When I was little and my still-developing brain could only think using black or white thinking, I didn’t think to question the concept of “happily ever after.”
So I truly believed that if I wasn’t happy yet, this meant I would be happy forever later.
I think this is why I spent the first three and a half decades becoming such a connoisseur of sadness.
Happiness wasn’t supposed to ebb and flow or come and go.
If I had it, it was supposed to last.
So when I would wake up and feel happy, I had all these expectations. And I had a really strong attachment to that happy-feeling. I didn’t want anyone or anything to take it from me.
Ergo, every time the happy-feeling would come, I would feel both happy (that it was there at all) and fearful (that it would go away, which it would always do of course).
It didn’t take long before I stopped paying any attention to the happy part and got fixated on the fearful going-away part.
You can probably already figure out what happened next.
Yup, I started to associate feeling happy with feeling afraid.
Soon, happily ever after became one of those enviable stretch goals that only really grown-up people ever pulled off. And even in my best of times (which these definitely weren’t) I have never viewed myself as a really grown-up person.
Then, after I passed my third and a half decade of life on this small round blue and green planet, something shifted and I started to revisit some of this.
Reason being, it suddenly dawned on me I was getting older and happily ever after was starting to feel both potentially much closer and mythically, tragically, ever further away.
So you could say I first started getting interested in happy right now because I became willing to settle. Some happiness was better than no happiness. Partial happiness was better than all-or-nothing happiness.
At some point I ran across the (at the time) esoteric-sounding work of Abraham Hicks, and specifically a book that was packed with techniques for how to feel less awful right away.
Since I felt awful so much of the time and I was getting (er) awfully tired of that, I decided to try some of the techniques out to see if they might work on me. While some of the techniques I never did really understand, there was one I just loved.
(I don’t know what happened to that book so I will paraphrase as best I can remember it.)

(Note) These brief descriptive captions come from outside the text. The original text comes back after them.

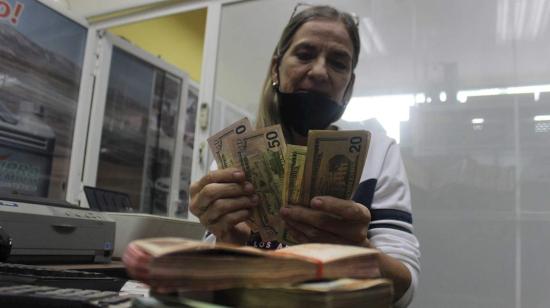 Una mujer cuenta billetes entre los que hay dólares estadounidenses, el 28 de octubre de 2020, en San Cristóbal (Venezuela).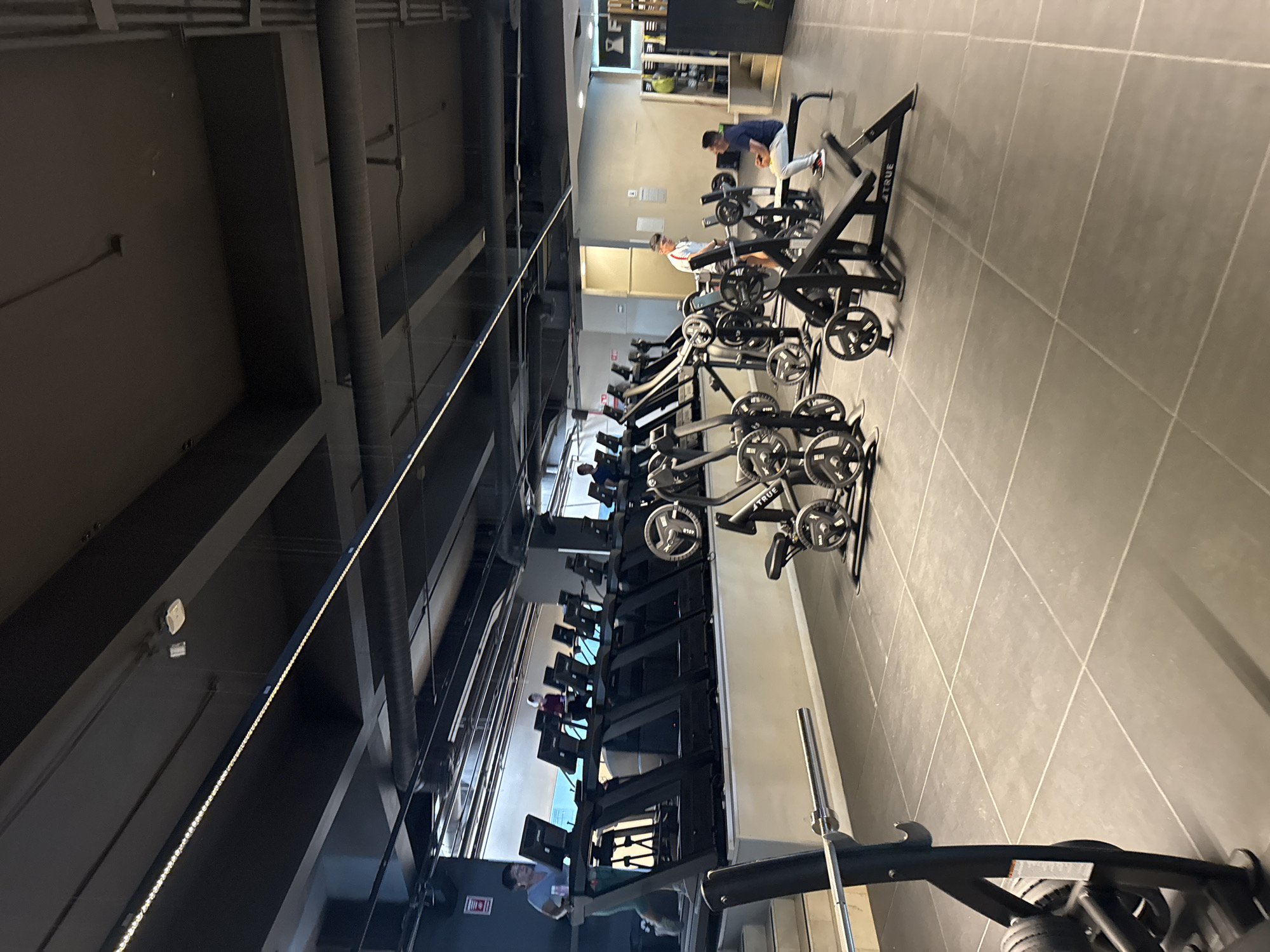 A gym interior with rows of TRUE Fitness exercise bikes is seen. Individuals are exercising on a few of the bikes. The location is presumably in Puebla, Mexico, as requested. The floor is tiled in a light gray color. The ceiling has an industrial design with exposed pipes and beams. The light appears to come from overhead fluorescent lighting.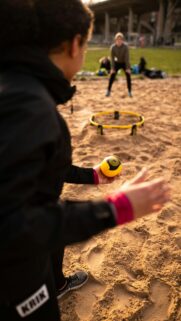 Spikeball Player Preparing for Serve on Sandy Beach Mobile Wallpaper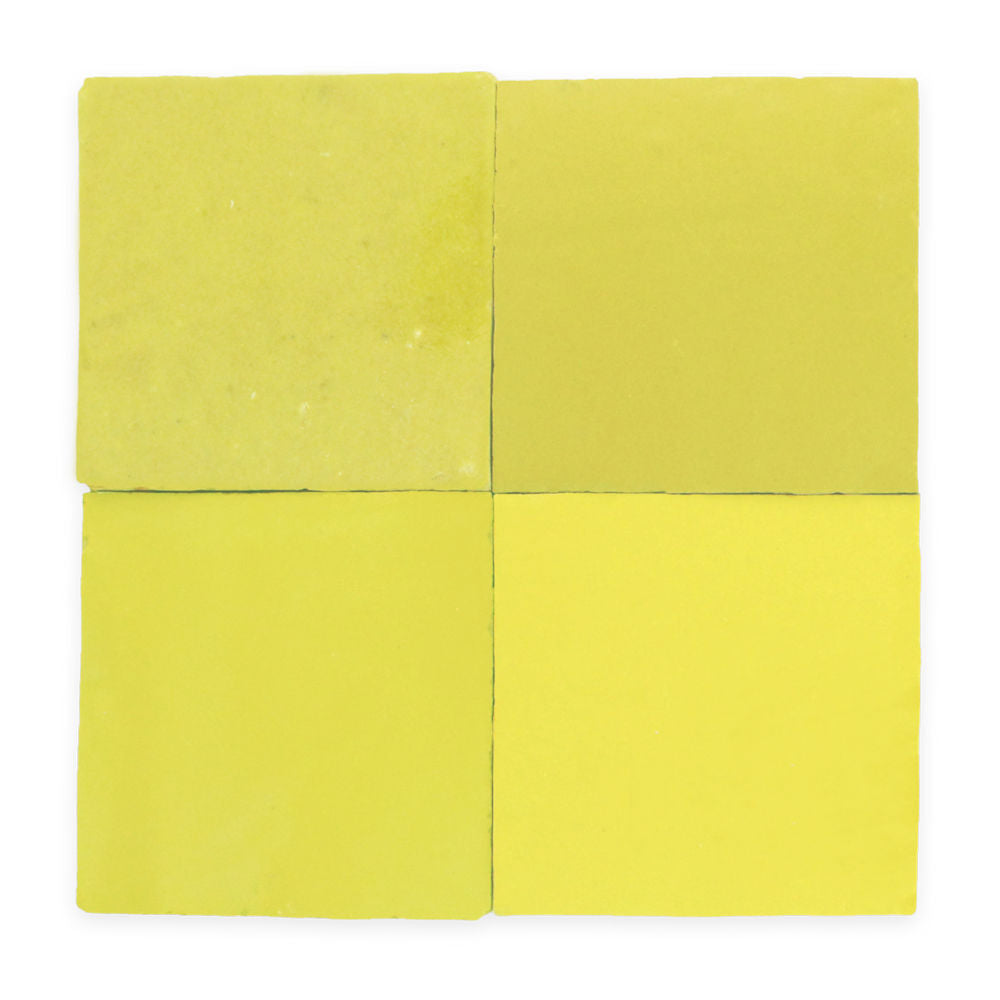 Four square yellow tiles arranged in a 2x2 grid, each tile slightly different in shade and texture.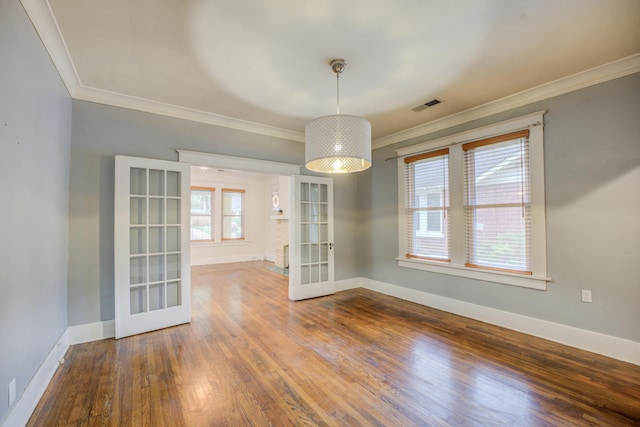 unfurnished dining area featuring wood-type flooring, ornamental molding, and french doors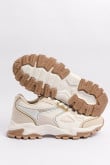 Tenis chunky, color crema suave con contrastes kaki claro.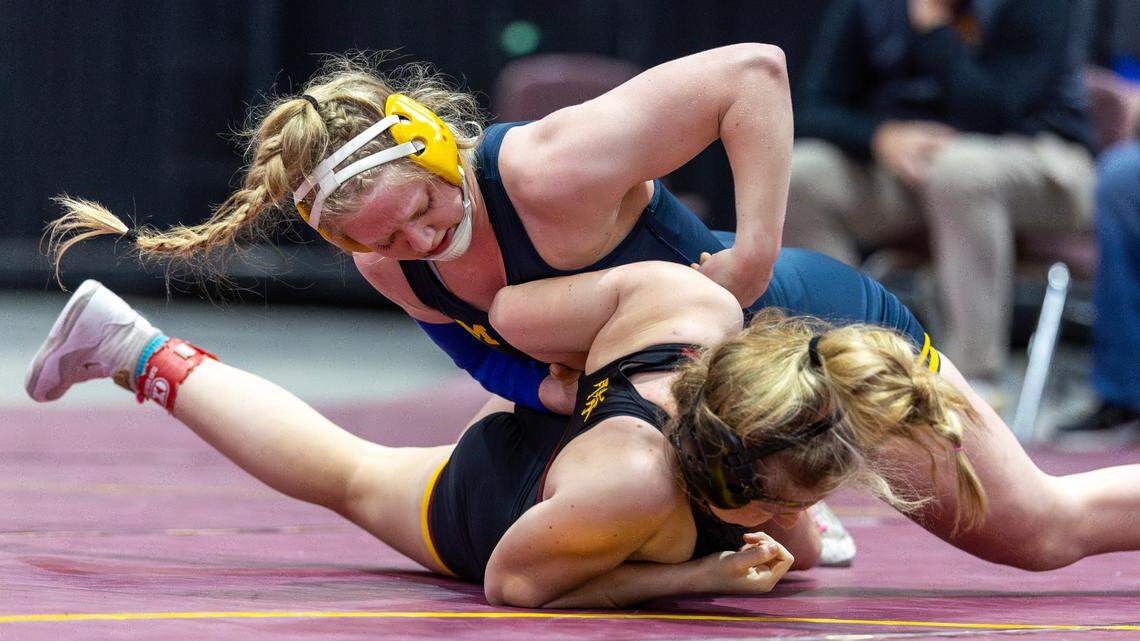 Meridian senior Elise Twait, top, is 41-0 and will chase her third straight state championship this weekend in Pocatello.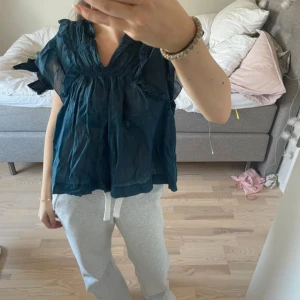 Mörkblå blus från Chelsea - Säljer en luftig mörkblå blus från Chelsea med korta ärmar och v-ringning. Blusen har fina rynkade detaljer vid halsen och är tillverkad i ett lätt material som ger en skön känsla. Perfekt för en avslappnad stil.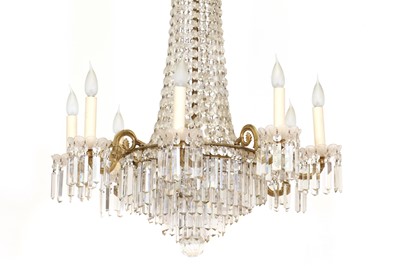 Lot 140 - A cut glass and gilt-metal chandelier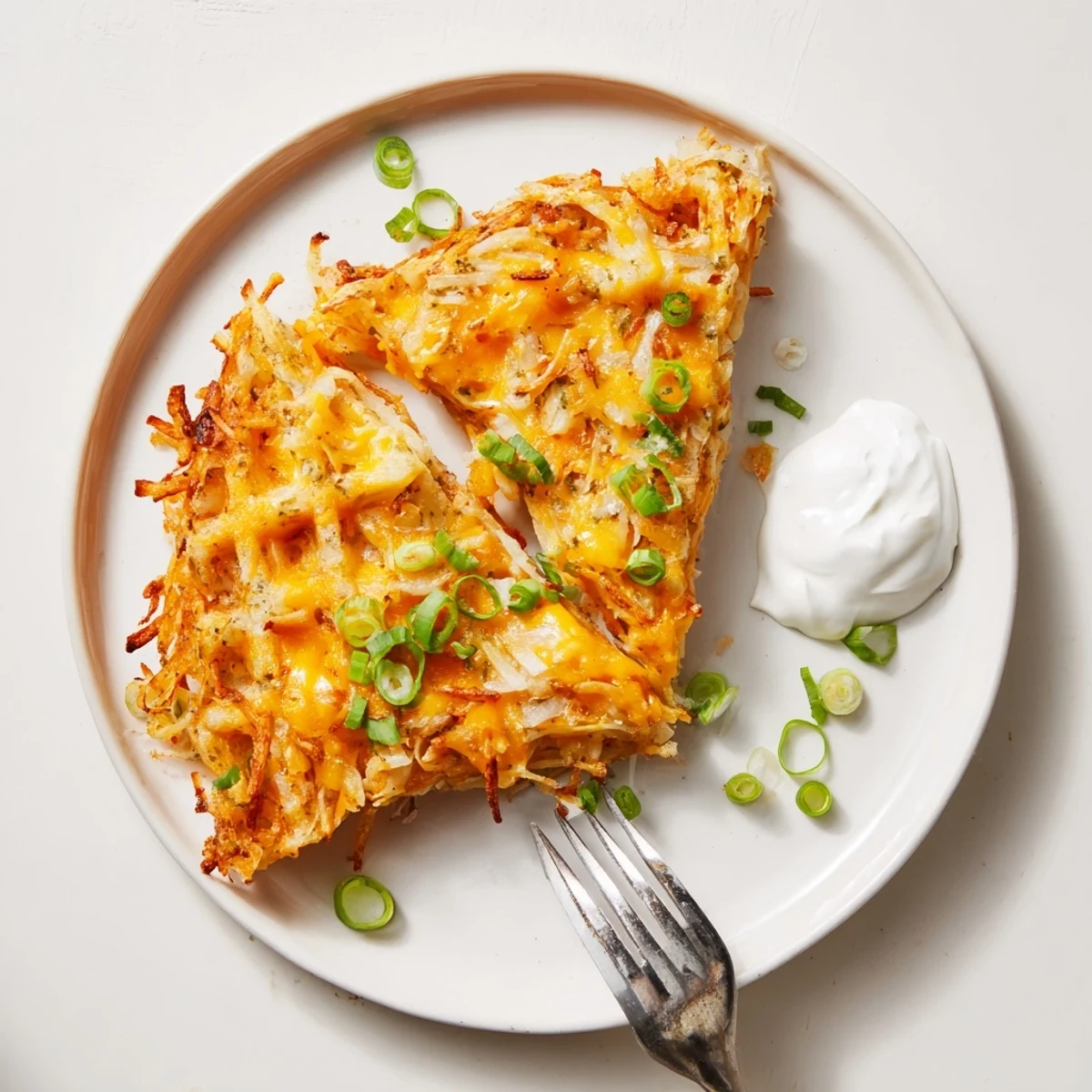Golden-brown and crispy, these cheesy hash brown waffles are loaded with cheddar and savory spices.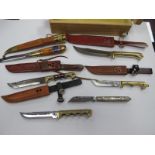 A Quantity of Asian Style Bowie Knives, all with sheaths, with ornate brass handles, some jeweled,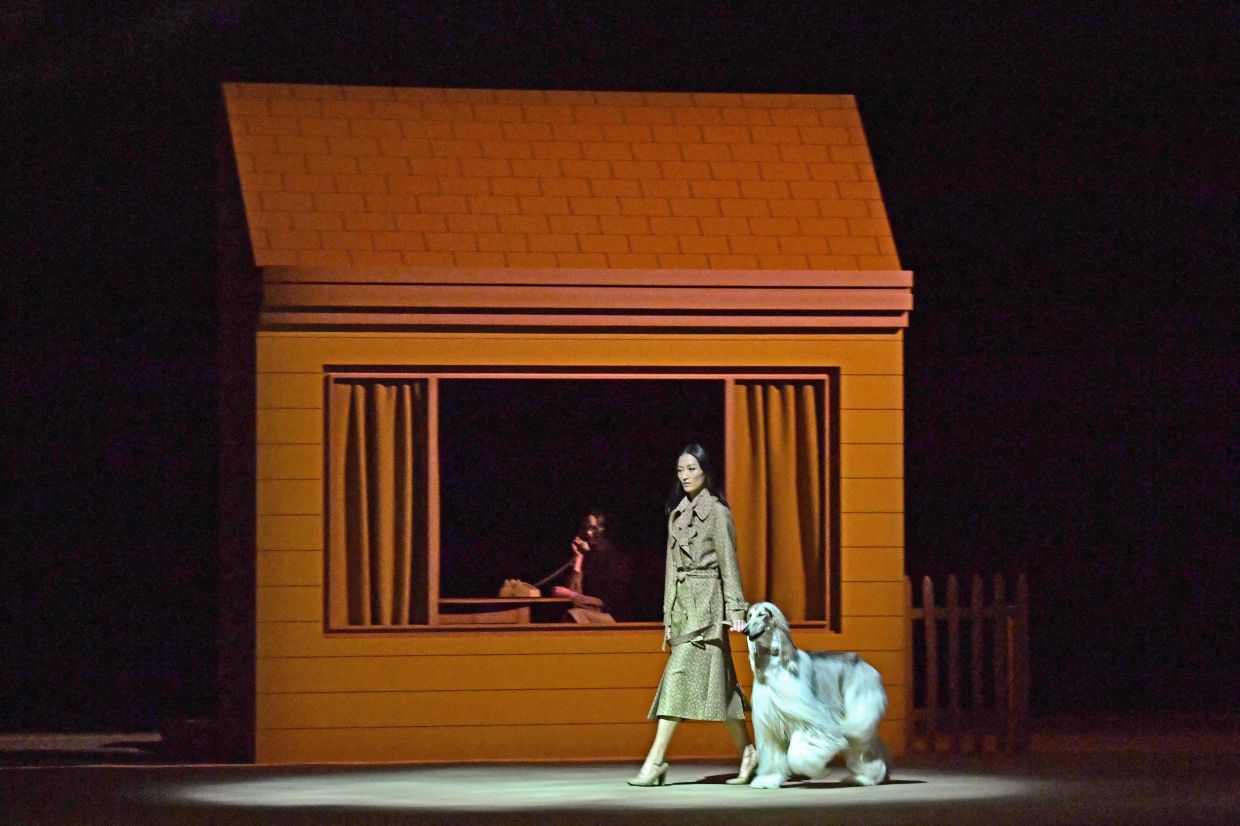 A model walks with a dog on the runway for Coach during New York Fashion Week in 2022. Photo: AFP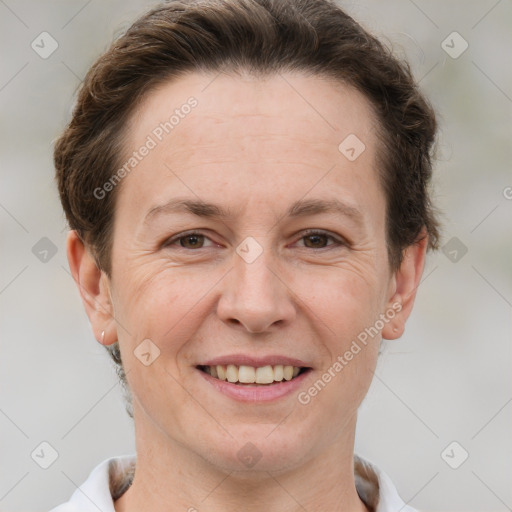 Joyful white adult female with short  brown hair and brown eyes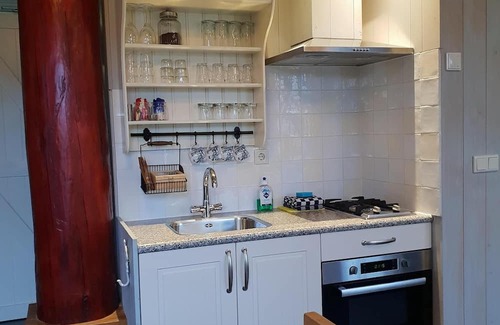 Oudeslius Casa | Have a unique experience in the Boerderijkamer with private outdoor hot tub , breathtaking views and comfortable amenities. Enjoy a carefree stay with fresh rolls and delicious coffee every day and explore the surrounding area, the beach, Callantsoog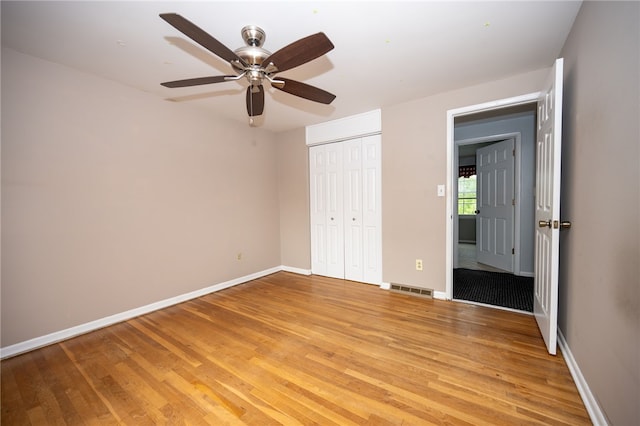30 Sibley Dr, West Seneca, NY 14224 - unfurnished bedroom with light wood-type flooring, a closet, baseboards, and a ceiling fan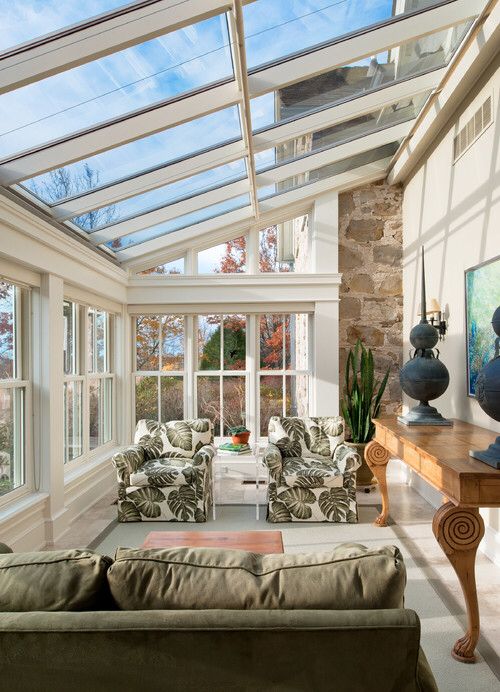 a tropical vintage sunroom with tropical leaf chairs, a green grey sofa, a wooden table and some plants
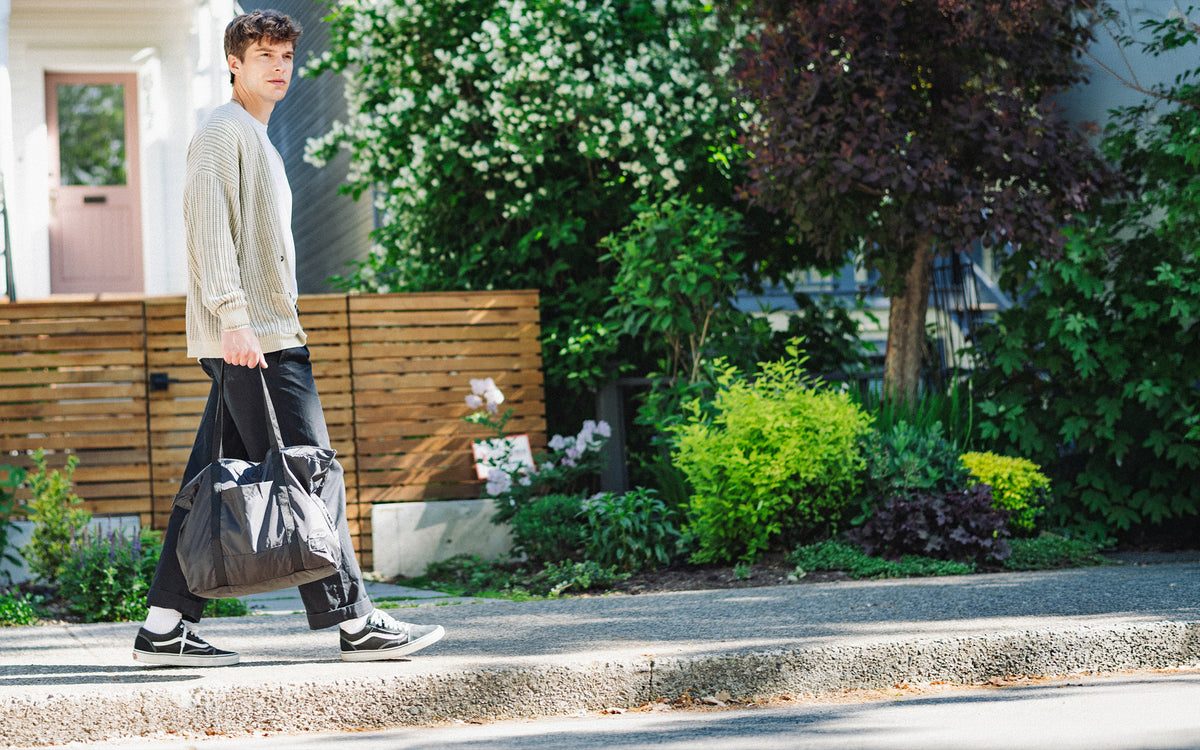 Herschel Supply Co. Portland Packable Tote in Black Tonal, shown expanded as a lightweight, everyday tote bag.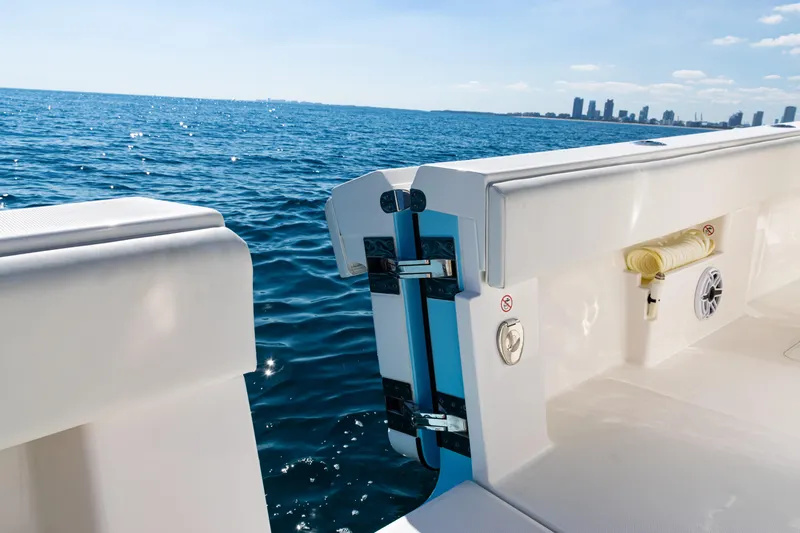  Yacht Photos Pics 2024 SeaVee 390B boat with open transom, ocean view, and city skyline in background.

The technique focused on finding one thought, any thought, that felt even slightly less awful than the current thought. Once I had that new less-awful thought in mind and my state of feeling truly awful began to ease even slightly, I could then locate the next less-awful-feeling thought and focus in on that.
And so forth and so on.
If you are more of a visual person, you might envision this as climbing up a staircase where the lowest step is labeled “total misery” and the highest step is labeled “so happy.”
I still use this technique even today when I want or need to feel a little or a lot better as soon as possible. And it still works.
The reason I bring this up – other than simply wanting to share it in case it helps you too – is because I think this is the moment when my brain began to become less afraid of and more interested in happy right now.
Because suddenly I no longer saw happiness as something that was an all-or-nothing deal – something that once obtained was supposed to stay forever and once lost would stay lost forever. Thanks to my success using the stair step feel slightly better technique, I started to realize my emotional state was much more in my control than I had previously believed it to be.
This was pretty exciting, I have to tell you.
I decided my new goal would be to be happy right now.
Around the time I discovered the Abraham Hicks book and the stair step exercise, I had also started learning to meditate. And one day around this time my meditation teacher said something that has stayed with me ever since.
She said that while it did certainly take a lot of strength to hold sadness, what most people never realized is that it takes even more strength to hold joy.
She shared that even though there is always something in this world we can focus on that will make the sadness last and deepen, there is also always something in this world we can focus on that will make gratitude and happiness grow instead.
Her point wasn’t to imply that really strong people should never feel sad. Not even! But she wanted to teach us that if we desired to feel happier, we needed to work at it and make it a priority rather than expecting it to “just happen” to us, like good luck or something like that.
We needed to challenge ourselves to not just get stuck in sadness or other miserable-feeling emotions out of habit or peer pressure or whatever might be re-triggering those old auto-pilot neural pathways inside our mind.
She wanted us to start developing new neural pathways that would seek out joy with equal or greater ease and habit.
What a goal to have!
Suddenly “happy” was no longer a distant dream dependent on some specific set of circumstances (such as meeting “the one” or building the perfect business or reaching my ideal body shape or getting out of debt, etc, etc).
Rather, “happy” was a daily habit to cultivate – a new set of muscles to strengthen – a new path to explore during my next hike – an experience I could have any time I decided I wanted to have it.
The upshot of this practice has been profound, to the point where I can safely say it changed my life.
Today, my interest in happily ever after is kind of like my interest in unicorns.
If there happened to be a sighting and I happened to be in the area when this sighting occurred, I would probably pop on over to have a look.
But if I was halfway around the world, productively (and happily) doing whatever I was doing wherever I was doing it, I probably wouldn’t give a unicorn sighting, however rare, a second thought.
And I certainly wouldn’t drop my current activities to book a ticket to some far-away land where I might (or might not) be able to experience happily ever after.
I wouldn’t do it, because I would already be experiencing happy right now.